# Excerpted text:
:::
The prominent Israeli legal scholar Ruth Gavison passed away in mid-August at the age of 75. Gavison was a winner of the Israel Prize, a law professor at the Hebrew University of Jerusalem, and one of the founders of the Association for Civil Rights in Israel (ACRI), which she headed from 1996 to 1999.
Although she is considered one of the pioneers of liberalism and civil rights in Israel, Gavison’s later years were defined by reactionary and even illiberal positions. Indeed, the responses to Gavison’s death over the past few weeks offer an object lesson on the contradictions between demography and democracy in the Jewish state.
One set of responses focused on Gavison’s contribution as a legal scholar, public intellectual, and teacher, citing in particular her earlier work to defend and enhance civil rights in the 1980s and 1990s. The other, more critical response focused on her more recent defense of violations of the human rights of African asylum seekers and Palestinian spouses of Israeli citizens, among others. In particular, Gavison’s support for the 2011 Admissions Committee Law, which grants ethnic-cultural communities the right to exclude people who do not “fit in,” has been seen as an application of the notorious “separate but equal” principle underlying racial segregation.
Gavison herself saw no contradiction between her earlier and later positions. Both stemmed from the same source: seeing Israel as a “Jewish democratic state.” Her approach rested on three foundations: Jews are a nation with the right to self-determination, which is recognized by the international community; to exercise that right, the state must maintain a permanent Jewish majority and give the public sphere a Jewish character, while granting equality to all citizens; and, policies aimed at maintaining the state’s Jewish character may override claims to equality on the part of non-Jews.
:::
# Given records:
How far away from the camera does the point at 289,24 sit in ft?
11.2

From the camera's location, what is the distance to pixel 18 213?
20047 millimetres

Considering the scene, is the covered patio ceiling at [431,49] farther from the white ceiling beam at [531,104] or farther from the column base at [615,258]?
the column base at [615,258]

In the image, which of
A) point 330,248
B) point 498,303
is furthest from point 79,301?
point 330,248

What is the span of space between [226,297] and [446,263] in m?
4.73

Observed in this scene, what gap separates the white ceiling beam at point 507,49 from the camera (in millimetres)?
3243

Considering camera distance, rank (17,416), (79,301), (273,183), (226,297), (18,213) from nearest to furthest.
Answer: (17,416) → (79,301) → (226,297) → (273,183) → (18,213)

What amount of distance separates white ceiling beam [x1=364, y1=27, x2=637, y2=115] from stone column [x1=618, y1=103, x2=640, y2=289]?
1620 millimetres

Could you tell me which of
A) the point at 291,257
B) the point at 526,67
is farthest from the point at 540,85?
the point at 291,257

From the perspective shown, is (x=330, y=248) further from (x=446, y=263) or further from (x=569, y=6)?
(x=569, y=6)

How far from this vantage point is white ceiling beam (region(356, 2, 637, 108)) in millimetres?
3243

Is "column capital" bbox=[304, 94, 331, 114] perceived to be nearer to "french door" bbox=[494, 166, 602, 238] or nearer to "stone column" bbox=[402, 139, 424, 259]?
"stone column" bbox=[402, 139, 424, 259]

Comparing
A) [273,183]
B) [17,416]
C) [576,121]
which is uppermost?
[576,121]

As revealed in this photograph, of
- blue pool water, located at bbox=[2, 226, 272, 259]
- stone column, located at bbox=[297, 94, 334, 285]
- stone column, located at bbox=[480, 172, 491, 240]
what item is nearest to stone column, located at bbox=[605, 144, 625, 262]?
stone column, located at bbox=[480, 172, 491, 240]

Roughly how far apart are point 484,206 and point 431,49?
:::
# Directions:
A. Extract the stretch of the piece on Ruth Gavison from "Although she is" through "the Jewish state.", copying it word for word.
B. Please continue the piece on Ruth Gavison from the point where it stops.
The entries stand apart from the piece on Ruth Gavison.

# Task answers:
A.
Although she is considered one of the pioneers of liberalism and civil rights in Israel, Gavison’s later years were defined by reactionary and even illiberal positions. Indeed, the responses to Gavison’s death over the past few weeks offer an object lesson on the contradictions between demography and democracy in the Jewish state.

B.
Gavison’s second point, while linked with the first and third, is worth interrogating further. The question of whether Jews are a people, a nation, a religion, an ethno-cultural group, or some combination of the above, is a disputed one among Jews. Whatever the answer, there is little doubt that Israeli Jews are a distinct group of people that possesses the attributes of a national group (territory, language, culture, political identity).
The 1947 UN partition resolution, invoked by Gavison as evidence that Jewish self-determination was recognized internationally, referred in fact only to Jews who lived in Palestine at the time. Other Jews displaced by World War II in Europe had wished to relocate to Palestine, and the UN saw that move as justified on humanitarian grounds. But the state that was envisaged in the partition plan was not meant for Jewish residents of New York, Moscow, Johannesburg, or Buenos Aires. It was a specific arrangement for Palestine and post-war refugees, and not a general solution for all Jews wherever they were.
Is this distinction important? Arguably, yes. As a Jewish demographic state, Israel is geared toward keeping and extending a specific population majority by shifting resources away from minority residents — physically, culturally, legally, and symbolically.
This dynamic becomes more pronounced when it involves extra-territorial populations. The Israeli anomaly is that its core ethos and policies are aimed at internalizing a group external to its territory — overseas Jews — compounded by policies and practices aimed at externalizing groups internal to the territory — the 1948 refugees and other Palestinian groups. The two processes not only coexist in time but are logically interrelated, stemming from the same overarching political-demographic imperative.
Gavison was aware of that anomaly, but argued that it was justified in view of the right of Jews to self-determination, and the equivalent right to Palestinian self-determination in the 1967 occupied territories. In essence, “two states for two peoples” was the solution because it allowed each nation to exercise its own preference within its own political framework.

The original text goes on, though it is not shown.